• [Brief a]: In the passage on gevent, what is yielding execution also called?

• [Passage provided]:
Next to providing a mechanism to handle concurrent IO, the use of greenlets to
manage threads of execution also introduces another useful property of gevent:
instead of threads backed by OS threads, executed in parallel on an SMP system,
using preemptive multitasking, the lightweight threads are scheduled in
userspace by the library itself, in a cooperative manner: the places at which a
thread of execution yields execution (also known as ‘switch’ in gevent) is
explicity defined inside the code (whether it’s yours or in some library). As
such one can make assumptions (or rather, assertions) about some code using
some mutable data shared across execution threads which can be thread-safe in
the cooperative settings, whilst it would be unsafe in a preempted scenario.

The latter raised an interesting question from a colleague: is there a way to
assert some code will not yield execution, i.e. some section will always be
executed as an atomic block? This is, obviously, an important consideration
when relying on this property when writing code without locks which would
become incorrect if the tread could be switched out!

I answered (maybe to their surprise) this is certainly possible and standard
practice in some languages, yet as far as I know not in Python (or, at least,
not very elegant). I didn’t get into this any further at the time, yet here’s a
post in which we will devise such tracking system.

It’s based on several concepts from the world of Functional Programming, yet
don’t fear: you don’t need any knowledge about any FP concepts at all. Read on
and enjoy the ride!

Asynchronous Programming

As you most likely heard, there are 2 ways data can be provided to something
making a request: synchronously, or asynchronously. In the prior system, the
requesting entity will wait (block) until it receives a response, then
continue execution. When using the asynchronous pattern, some code will issue a
request, then tell the system what to do when the request completed and a
result is available, and then continues working on something else, or yielding
execution to some other execution thread (please make sure to make a strong
distinction between thread of execution and system thread: there might be
some relation between these in some programming patterns, yet conceptually
they’re different beasts!).

Note there’s a major difference between execution mechanisms (sync vs. async)
and APIs: whilst some APIs explicitly expose their asynchronous execution
nature by using callbacks (think node.js, Twisted‘s Deferred type, which is a
sort of callback-on-steroids,…), others might look as if every call is a
blocking procedure call, yet internally everything is dispatched using some
asynchronous mechanism (think CPS, ‘Future‘-style APIs which get compiled
into something using CPS, or (you guessed it) systems like gevent or the IO
manager and microthreads as found in GHC‘s Haskell runtime).

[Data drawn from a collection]
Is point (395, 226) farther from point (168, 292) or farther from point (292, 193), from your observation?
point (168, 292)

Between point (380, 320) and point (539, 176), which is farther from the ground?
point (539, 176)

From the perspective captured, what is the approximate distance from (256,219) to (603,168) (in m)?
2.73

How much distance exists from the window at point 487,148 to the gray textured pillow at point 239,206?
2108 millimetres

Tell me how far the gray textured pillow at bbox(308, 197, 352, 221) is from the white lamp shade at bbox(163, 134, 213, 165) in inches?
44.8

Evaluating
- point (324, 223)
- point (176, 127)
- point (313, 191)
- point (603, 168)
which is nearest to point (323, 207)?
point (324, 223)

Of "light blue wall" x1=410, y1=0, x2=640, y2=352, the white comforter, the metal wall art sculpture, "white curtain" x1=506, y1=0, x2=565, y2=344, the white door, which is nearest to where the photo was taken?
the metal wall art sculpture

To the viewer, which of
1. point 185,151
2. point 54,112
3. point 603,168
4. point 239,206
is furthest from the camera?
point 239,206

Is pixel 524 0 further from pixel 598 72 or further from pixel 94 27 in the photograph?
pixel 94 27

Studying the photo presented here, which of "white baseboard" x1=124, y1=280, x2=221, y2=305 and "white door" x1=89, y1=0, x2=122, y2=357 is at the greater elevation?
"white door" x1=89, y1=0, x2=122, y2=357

• [Brief b]: Format the entries, from the line containing "From the perspective" through the last line of the entries, as a Markdown table with the columns No. and Line, omitting blank lines.

• [Written response a]: Switch

• [Written response b]:
| No. | Line |
|---|---|
| 1 | From the perspective captured, what is the approximate distance from (256,219) to (603,168) (in m)? |
| 2 | 2.73 |
| 3 | How much distance exists from the window at point 487,148 to the gray textured pillow at point 239,206? |
| 4 | 2108 millimetres |
| 5 | Tell me how far the gray textured pillow at bbox(308, 197, 352, 221) is from the white lamp shade at bbox(163, 134, 213, 165) in inches? |
| 6 | 44.8 |
| 7 | Evaluating |
| 8 | - point (324, 223) |
| 9 | - point (176, 127) |
| 10 | - point (313, 191) |
| 11 | - point (603, 168) |
| 12 | which is nearest to point (323, 207)? |
| 13 | point (324, 223) |
| 14 | Of "light blue wall" x1=410, y1=0, x2=640, y2=352, the white comforter, the metal wall art sculpture, "white curtain" x1=506, y1=0, x2=565, y2=344, the white door, which is nearest to where the photo was taken? |
| 15 | the metal wall art sculpture |
| 16 | To the viewer, which of |
| 17 | 1. point 185,151 |
| 18 | 2. point 54,112 |
| 19 | 3. point 603,168 |
| 20 | 4. point 239,206 |
| 21 | is furthest from the camera? |
| 22 | point 239,206 |
| 23 | Is pixel 524 0 further from pixel 598 72 or further from pixel 94 27 in the photograph? |
| 24 | pixel 94 27 |
| 25 | Studying the photo presented here, which of "white baseboard" x1=124, y1=280, x2=221, y2=305 and "white door" x1=89, y1=0, x2=122, y2=357 is at the greater elevation? |
| 26 | "white door" x1=89, y1=0, x2=122, y2=357 |